How many things can take the place of college radio (which still exists!)?
The New York Observer article, "MySpace Music Will Make Stars out of Little People," recaps a recent presentation by MySpace Music President Courtney Holt at the New Music Seminar (I had no idea this conference from days of yore had been resurrected). According to the piece:
"[Holt] plans to take advantage of MySpace Music's edge over Apple's iTunes and Amazon: social media metrics and user-generated content. Mr. Holt plans to make the site a data goldmine for figuring out what's going to be the next big thing in pop music--helpful not only to artists and users, but producers and agents, too.
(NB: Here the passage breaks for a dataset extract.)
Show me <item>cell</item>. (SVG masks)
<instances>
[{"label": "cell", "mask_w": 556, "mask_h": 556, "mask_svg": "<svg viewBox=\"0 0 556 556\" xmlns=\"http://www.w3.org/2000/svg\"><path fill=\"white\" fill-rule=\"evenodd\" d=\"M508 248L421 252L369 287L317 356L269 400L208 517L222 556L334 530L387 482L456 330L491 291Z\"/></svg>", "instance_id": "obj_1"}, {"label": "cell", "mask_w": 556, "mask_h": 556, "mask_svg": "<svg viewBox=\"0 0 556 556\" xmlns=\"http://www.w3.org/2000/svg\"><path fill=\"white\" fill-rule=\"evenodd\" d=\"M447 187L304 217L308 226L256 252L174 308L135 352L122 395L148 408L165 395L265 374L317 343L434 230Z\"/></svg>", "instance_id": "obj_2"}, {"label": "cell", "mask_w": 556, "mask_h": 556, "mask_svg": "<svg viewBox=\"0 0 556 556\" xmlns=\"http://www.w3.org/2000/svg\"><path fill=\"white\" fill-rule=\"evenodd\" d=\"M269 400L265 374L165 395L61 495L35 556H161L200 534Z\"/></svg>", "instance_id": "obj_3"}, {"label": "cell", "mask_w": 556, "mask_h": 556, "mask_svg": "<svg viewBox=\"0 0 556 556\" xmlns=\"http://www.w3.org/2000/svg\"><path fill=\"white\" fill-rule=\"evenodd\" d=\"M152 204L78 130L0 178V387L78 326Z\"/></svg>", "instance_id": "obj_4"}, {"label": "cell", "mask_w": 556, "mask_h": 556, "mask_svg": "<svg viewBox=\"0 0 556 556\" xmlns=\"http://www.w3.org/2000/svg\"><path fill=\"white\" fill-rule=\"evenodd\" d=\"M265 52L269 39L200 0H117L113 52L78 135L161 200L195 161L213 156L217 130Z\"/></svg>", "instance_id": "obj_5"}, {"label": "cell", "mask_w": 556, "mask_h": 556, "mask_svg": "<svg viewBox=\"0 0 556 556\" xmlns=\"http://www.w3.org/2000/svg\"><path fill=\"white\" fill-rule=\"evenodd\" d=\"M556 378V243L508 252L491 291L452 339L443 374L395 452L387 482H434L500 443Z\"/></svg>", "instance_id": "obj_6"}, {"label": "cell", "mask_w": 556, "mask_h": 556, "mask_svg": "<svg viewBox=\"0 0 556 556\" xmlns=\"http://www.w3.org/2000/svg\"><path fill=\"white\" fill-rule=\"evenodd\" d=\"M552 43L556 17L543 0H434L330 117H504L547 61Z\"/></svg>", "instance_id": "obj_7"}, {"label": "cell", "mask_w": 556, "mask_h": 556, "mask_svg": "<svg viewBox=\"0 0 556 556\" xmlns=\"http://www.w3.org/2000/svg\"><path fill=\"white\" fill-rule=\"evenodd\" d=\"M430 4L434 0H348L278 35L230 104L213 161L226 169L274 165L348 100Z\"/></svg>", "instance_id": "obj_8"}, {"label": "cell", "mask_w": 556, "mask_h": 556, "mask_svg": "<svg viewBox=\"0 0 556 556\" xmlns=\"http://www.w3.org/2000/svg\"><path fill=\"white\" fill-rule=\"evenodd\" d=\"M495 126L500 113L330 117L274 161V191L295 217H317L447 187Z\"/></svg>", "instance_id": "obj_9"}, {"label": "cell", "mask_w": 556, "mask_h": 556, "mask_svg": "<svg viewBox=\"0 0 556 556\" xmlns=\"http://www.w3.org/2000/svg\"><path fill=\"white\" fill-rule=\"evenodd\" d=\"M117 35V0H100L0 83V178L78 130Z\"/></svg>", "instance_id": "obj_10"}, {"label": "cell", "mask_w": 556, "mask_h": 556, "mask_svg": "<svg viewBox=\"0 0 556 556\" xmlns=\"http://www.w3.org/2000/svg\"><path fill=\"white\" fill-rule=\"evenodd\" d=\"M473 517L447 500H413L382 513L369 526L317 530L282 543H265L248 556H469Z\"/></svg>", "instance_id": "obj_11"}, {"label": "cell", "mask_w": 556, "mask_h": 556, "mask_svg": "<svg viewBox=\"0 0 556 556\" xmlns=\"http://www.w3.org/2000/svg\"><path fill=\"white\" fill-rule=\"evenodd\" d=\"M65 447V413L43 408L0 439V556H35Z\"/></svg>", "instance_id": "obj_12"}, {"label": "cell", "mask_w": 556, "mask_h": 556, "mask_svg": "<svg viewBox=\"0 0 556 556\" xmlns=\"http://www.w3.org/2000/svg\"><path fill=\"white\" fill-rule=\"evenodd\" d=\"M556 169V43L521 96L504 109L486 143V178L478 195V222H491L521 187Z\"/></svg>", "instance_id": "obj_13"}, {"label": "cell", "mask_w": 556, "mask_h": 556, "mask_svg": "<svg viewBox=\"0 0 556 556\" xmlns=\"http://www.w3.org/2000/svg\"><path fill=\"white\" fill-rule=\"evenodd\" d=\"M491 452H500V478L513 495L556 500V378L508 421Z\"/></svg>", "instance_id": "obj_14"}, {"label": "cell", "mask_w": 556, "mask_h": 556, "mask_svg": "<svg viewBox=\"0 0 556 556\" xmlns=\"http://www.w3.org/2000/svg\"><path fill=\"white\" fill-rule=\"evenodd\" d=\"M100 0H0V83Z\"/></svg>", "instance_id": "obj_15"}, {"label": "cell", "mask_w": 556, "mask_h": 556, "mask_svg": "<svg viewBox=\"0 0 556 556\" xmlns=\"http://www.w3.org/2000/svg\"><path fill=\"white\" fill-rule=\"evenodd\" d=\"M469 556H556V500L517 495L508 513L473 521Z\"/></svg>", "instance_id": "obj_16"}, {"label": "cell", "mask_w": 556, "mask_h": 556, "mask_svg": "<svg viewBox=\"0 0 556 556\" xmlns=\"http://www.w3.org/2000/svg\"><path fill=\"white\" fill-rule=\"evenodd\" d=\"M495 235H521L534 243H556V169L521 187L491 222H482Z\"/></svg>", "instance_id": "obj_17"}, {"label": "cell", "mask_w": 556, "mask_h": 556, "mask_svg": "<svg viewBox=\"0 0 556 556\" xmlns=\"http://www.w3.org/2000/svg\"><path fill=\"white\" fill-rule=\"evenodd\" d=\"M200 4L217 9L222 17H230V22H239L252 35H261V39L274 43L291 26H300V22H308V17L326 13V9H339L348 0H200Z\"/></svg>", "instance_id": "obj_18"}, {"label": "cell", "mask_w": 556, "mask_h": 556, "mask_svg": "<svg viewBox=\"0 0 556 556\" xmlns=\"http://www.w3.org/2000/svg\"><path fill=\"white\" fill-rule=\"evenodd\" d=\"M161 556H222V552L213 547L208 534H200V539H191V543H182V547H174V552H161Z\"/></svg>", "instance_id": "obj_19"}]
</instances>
They'll publish trends, track influencers and create lists of top-played and playlisted content of not only major bands and artists but also of all the independent work on millions of MySpace artist pages."
Additionally, Holt explains the benefits of the MySpace community in terms of helping to expose indie and obscure music acts. Along with that, he actually extols the benefits of college radio's more diverse music offerings, comparing what one hears on college radio to the user-created MySpace playlists:
"He added that there aren't as many 'loud media outlets,' like radio, that are willing to take chances on new artists. 'Despite the fact that I think the iPod shuffle has changed the minds of the consumer, most radio stations don't have permission, outside of maybe college radio stations, to play Miles Davis and Bad Brains back to back. You just don't hear that,' he said. 'And yet if you look at the types of playlists that people are creating on our platforms, they are that. You get randomness, you get obscure, you get songs that come from different places and it doesn't feel like a sonic trainwreck, like things just bombarding you. People, they want that randomness, and that notion that they're in control of their programming.'"
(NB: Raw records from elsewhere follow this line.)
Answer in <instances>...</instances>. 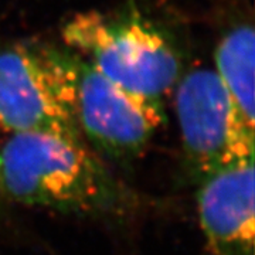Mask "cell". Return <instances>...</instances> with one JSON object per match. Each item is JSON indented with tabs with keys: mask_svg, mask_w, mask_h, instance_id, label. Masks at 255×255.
<instances>
[{
	"mask_svg": "<svg viewBox=\"0 0 255 255\" xmlns=\"http://www.w3.org/2000/svg\"><path fill=\"white\" fill-rule=\"evenodd\" d=\"M0 190L26 206L111 217L135 197L82 142L46 133H11L0 147Z\"/></svg>",
	"mask_w": 255,
	"mask_h": 255,
	"instance_id": "cell-1",
	"label": "cell"
},
{
	"mask_svg": "<svg viewBox=\"0 0 255 255\" xmlns=\"http://www.w3.org/2000/svg\"><path fill=\"white\" fill-rule=\"evenodd\" d=\"M255 36L241 24L221 40L216 50V73L234 110L247 127L254 129Z\"/></svg>",
	"mask_w": 255,
	"mask_h": 255,
	"instance_id": "cell-7",
	"label": "cell"
},
{
	"mask_svg": "<svg viewBox=\"0 0 255 255\" xmlns=\"http://www.w3.org/2000/svg\"><path fill=\"white\" fill-rule=\"evenodd\" d=\"M70 63L81 135L111 160H135L163 122L162 104L121 88L77 54Z\"/></svg>",
	"mask_w": 255,
	"mask_h": 255,
	"instance_id": "cell-5",
	"label": "cell"
},
{
	"mask_svg": "<svg viewBox=\"0 0 255 255\" xmlns=\"http://www.w3.org/2000/svg\"><path fill=\"white\" fill-rule=\"evenodd\" d=\"M197 210L211 255H254V156L201 179Z\"/></svg>",
	"mask_w": 255,
	"mask_h": 255,
	"instance_id": "cell-6",
	"label": "cell"
},
{
	"mask_svg": "<svg viewBox=\"0 0 255 255\" xmlns=\"http://www.w3.org/2000/svg\"><path fill=\"white\" fill-rule=\"evenodd\" d=\"M0 127L82 142L70 55L23 46L0 51Z\"/></svg>",
	"mask_w": 255,
	"mask_h": 255,
	"instance_id": "cell-3",
	"label": "cell"
},
{
	"mask_svg": "<svg viewBox=\"0 0 255 255\" xmlns=\"http://www.w3.org/2000/svg\"><path fill=\"white\" fill-rule=\"evenodd\" d=\"M65 44L107 80L162 104L179 77V58L162 33L140 18L100 11L75 14L63 28Z\"/></svg>",
	"mask_w": 255,
	"mask_h": 255,
	"instance_id": "cell-2",
	"label": "cell"
},
{
	"mask_svg": "<svg viewBox=\"0 0 255 255\" xmlns=\"http://www.w3.org/2000/svg\"><path fill=\"white\" fill-rule=\"evenodd\" d=\"M176 114L190 176L207 174L254 156V129L240 118L216 70L184 75L176 91Z\"/></svg>",
	"mask_w": 255,
	"mask_h": 255,
	"instance_id": "cell-4",
	"label": "cell"
}]
</instances>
He makes a really interesting point here that when creating their own online playlists, music lovers will play unknown artists and mix genres and styles of music in much the same way that a college radio DJ might.
So maybe MySpace Music can be the new college radio.
I'm intrigued to see where they take things. But, of course, I remain loyal to the massive libraries of physical music at college radio stations. I enjoy ceding control to the DJ (when I'm not on the air myself!) and allowing myself to discover new sounds. Discovery. That's what listening to radio is about for me.